Los siguientes días fueron un infierno para mí, con un simple vistazo de lo que las calles podían ofrecerme. Charlie me consiguió unos zapatos y había una costurera pequeña y jorobada en la casa de huéspedes que me hizo dos vestidos. Me consiguió bragas con encaje que tenían aberturas delante y detrás para que pudieras hacer pis y caca sin tener que quitártelas. También unas medias de algodón negras y azules y hasta ligueros con lazos rojos. Charlie me dijo que yo era una fanática de la ropa.

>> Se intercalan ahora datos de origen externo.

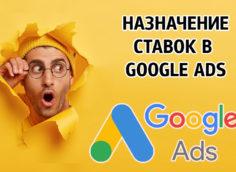 ставки гугл реклама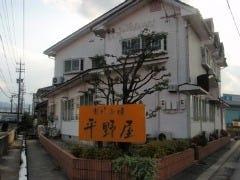 平野屋 の画像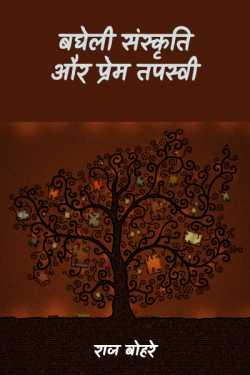 राज बोहरे द्वारा लिखित  बघेली संस्कृति और प्रेम तपस्वी बुक Hindi में प्रकाशित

Cuando caminábamos por la calle me agarraba del brazo de Charlie, con los ojos abiertos. Me negaba a subirme a un carruaje, tenía tanto miedo que sudaba toda la ropa. Me llevaba a Charlie de regreso a nuestro cuarto y me desnudaba y me escabullía en la cama. Solíamos hacerlo cuatro o cinco veces al día, hacíamos jueguecitos, metíamos la cara por todas partes, lo hacíamos por delante o por detrás. Era como el frenesí de un joven visón y yo estaba totalmente asustada y necesitaba consuelo como un bebé necesita una teta que mamar. Charlie no era muy seguro de sí mismo, jugaba mucho a las cartas y buscaba un barco para el Amazonas.

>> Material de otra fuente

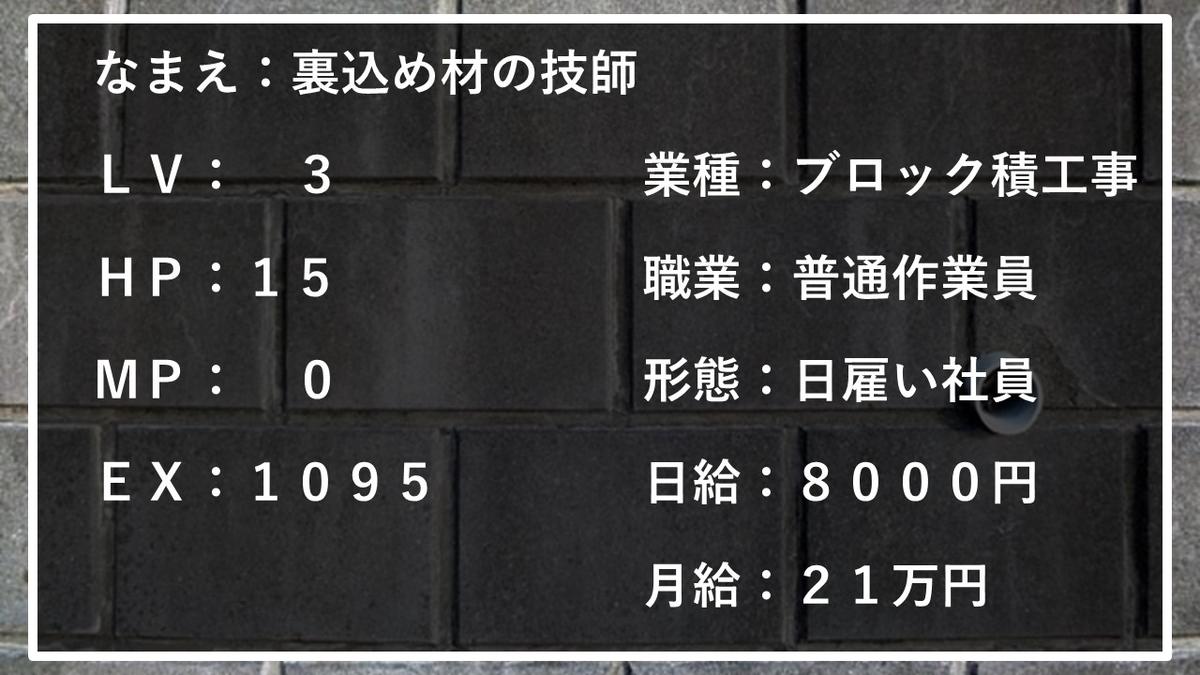 f:id:panboku409:20210228110610j:plain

Lo que me daba más miedo era la mesa de la casa de huéspedes. Había alrededor de diez personas que bajaban a desayunar en el comedor del primer piso. Solía fijar la mirada en ese mantel con águilas americanas y generales y edificios famosos estampados. Había servilleteros para las servilletas que cambiaban cada tres días, y jarritas de leche y crema y bandejas de lonchas de beicon y docenas de huevos y mantequilla salada, no había mantequilla dulce. Panes calientes, piccalilli, encurtidos de sandía, vinagre, aceite, salsa picante. Todos comían rápido, hablaban mucho, se pasaban los tarros de mermelada, los duraznos encurtidos y la compota de manzana.
La merienda —en aquellos días la comida del mediodía se llamaba merienda y la comida de la noche se llamaba cena— la hacíamos a veces en un restaurante. Por un tiempo, no logré acostumbrarme a los camareros, ni a ver la cuenta, ni las pizarras escritas para escoger lo que querías comer. Cuando me servían, miraba boquiabierta a Charlie y deseaba que el negro con guantes blancos se fuera. La cena la hacíamos de vuelta en la casa de huéspedes. Sólo una semana después de nuestra llegada salí con Charlie a un hotel elegante para merendar en la parte sofisticada de la ciudad cerca de Forest Park. No lograba acostumbrarme a los manteles blancos, todas las especias, la rueda grande en el centro de la mesa con todos esos frascos y botellas de vinagres de vino y salsas, cosas con picante que uno echaba a la carne o usaba con el pescado. No estaba acostumbrada a ningún pescado más que a la trucha de lago y los pescados de agua dulce y el bacalao seco. Nunca había usado una servilleta. Todo el mundo parecía tener un palillo de oro y lo usaban fácil y naturalmente mientras hablaban, hurgándose los dientes muy educada y delicadamente, y escupían lo que no podían usar en la mano o en el plato. Los lugares que a Charlie le gustaban estaban a lo largo de Steamboat Landing, al pie de Washington Avenue.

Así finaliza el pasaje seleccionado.